Читать книгу Hannah’s Gift: Lessons from a Life Fully Lived - Maria Housden - Страница 18
Room for the Truth
ОглавлениеTHERE WAS A FLURRY OF ACTIVITY IN THE PREOPERATING room. Efficient-looking people in official-looking coats were bustling back and forth around us. The huge metal doors of the operating room swung open and shut, and the anesthesiologist appeared.
Hannah’s body was limp in my lap. Her eyes were open, but they rolled lazily around in their sockets. She was wrapped in her pink blanket, wearing nothing but her red shoes. An hour earlier she had refused to wear a hospital gown.
“It’s not pretty, and it doesn’t match my shoes,” she had said.
“How’s she doing?” the anesthesiologist asked, wrapping her fingers around Hannah’s wrist, feeling her pulse.
“My shoes,” Hannah said weakly.
“What did she say?” the doctor asked.
“Hannah’s worried you’re going to take off her shoes,” Claude explained. “She made a deal with the surgeon that she could wear them in surgery.”
“Oh, I heard about that,” the anesthesiologist said. “You must be a very special patient, Hannah. Dr. Saad gave us specific orders that you be allowed to wear your red shoes. I won’t forget.”

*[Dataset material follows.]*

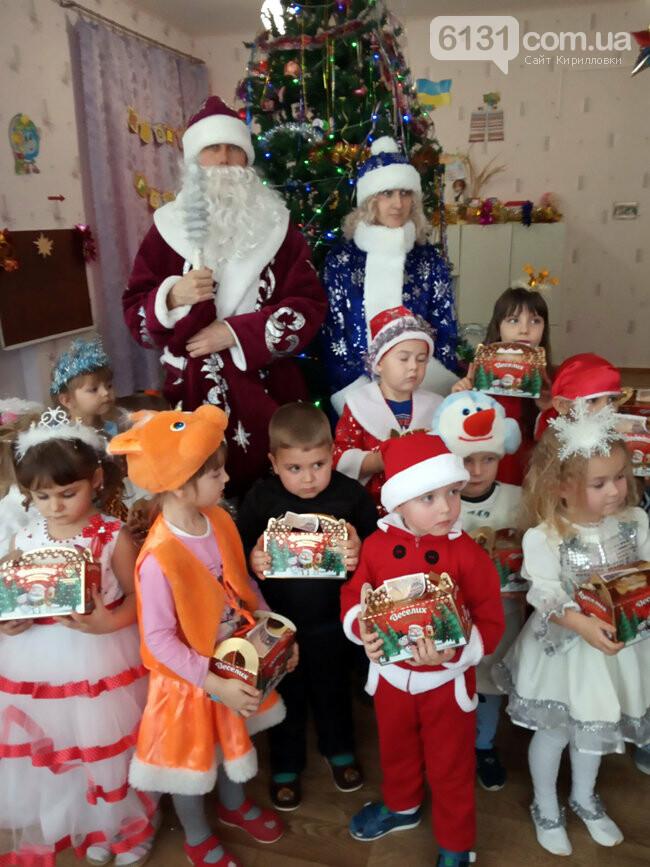 Для діточок Кирилівської ОТГ були влаштовані справжні новорічні та Різдвяні свята, фото-2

Hannah nodded and closed her eyes. The doctor pushed another syringe of sedative into the IV line. Hannah’s head dropped against my chest with a thud. I held my breath as long as I could. Hannah didn’t move. The operating room doors swung open again, and two nurses wheeled a long gurney covered with a white sheet into the room. One of them leaned over, gathered Hannah’s body in her arms, and lifted her off my lap. Laying Hannah in the middle of the white sheet, the nurse covered the lower half of her body with a hospital blanket.
My eyes studied Hannah, looking for any sign that she was aware of being taken from me. She didn’t flinch. She looked tiny, lost in the middle of the huge white expanse. I struggled to keep from believing she might already be dead. This was the first time in five days she’d been more than an arm’s length away from me. A sob broke out of my chest. Claude held me as we watched the nurses push Hannah’s gurney toward the operating room. The doors parted to let Hannah and her attendants through, then swung shut behind them. Claude and I didn’t move, barely able to believe what was happening. A minute later, the doors swung open and one of the nurses appeared. She handed me Hannah’s shoes, wrapped in a clear plastic bag.

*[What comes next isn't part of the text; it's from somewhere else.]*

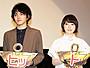 「遊☆戯☆王」風間俊介、初期の演技に反省もさらなるシリーズに意欲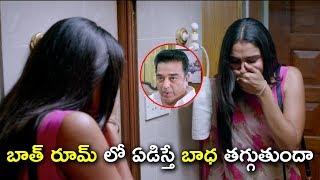 బాత్ రూమ్ లో ఏడిస్తే బాధ తగ్గుతుందా | Latest Telugu Movie Scenes | Uthama Villain Telugu Movie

“She was completely sedated before we took them off,” she said. “Make sure the recovery nurse gets them, so we can put them on before she wakes up.”

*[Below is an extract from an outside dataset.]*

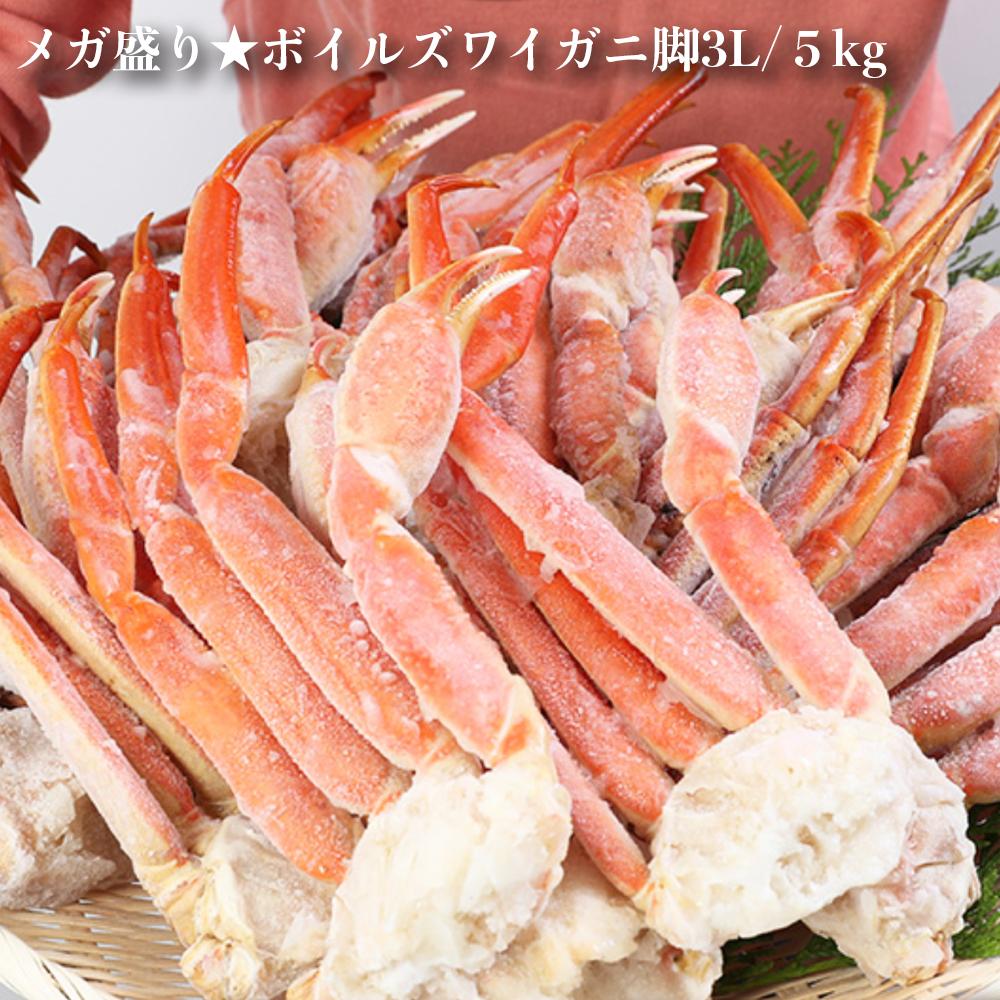 【送料無料】メガ盛り★ボイルズワイガニ脚3L/5kg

She smiled sympathetically.
“She’s in good hands. It’ll be okay,” she said softly before walking away.
Claude and I were led to a curtained alcove in the family waiting area. There was no room in that tiny space for anything but two chairs and the truth.
The first hour we sobbed uncontrollably in each other’s arms. When there were no tears left, we began to talk. For years, I had loved Claude as deeply and imperfectly as I was able. From the moment we met, I had been drawn to him like a little boy’s finger to the tip of a flame. He had seemed wise and mature compared with the other men/boys I knew. He was earnest, hardworking, and handsome. He also seemed deeply hurt and unusually angry sometimes. I was, too. There had been something about our mutual hopes and hurts that had brought us together. We had married while I was still in college, when he was twenty-five and I was twenty.
As we clung to each other and waited for news from the surgeon, Claude and I knew one thing: Our children were more important than anything else either of us would ever do. They were the reason we were together, and we wanted to have more. It was a truth so deep that it cut cleanly through any doubts or fears we might otherwise have had.
“Let’s get pregnant again as soon as we can,” Claude said. With my face buried in his shoulder, I nodded.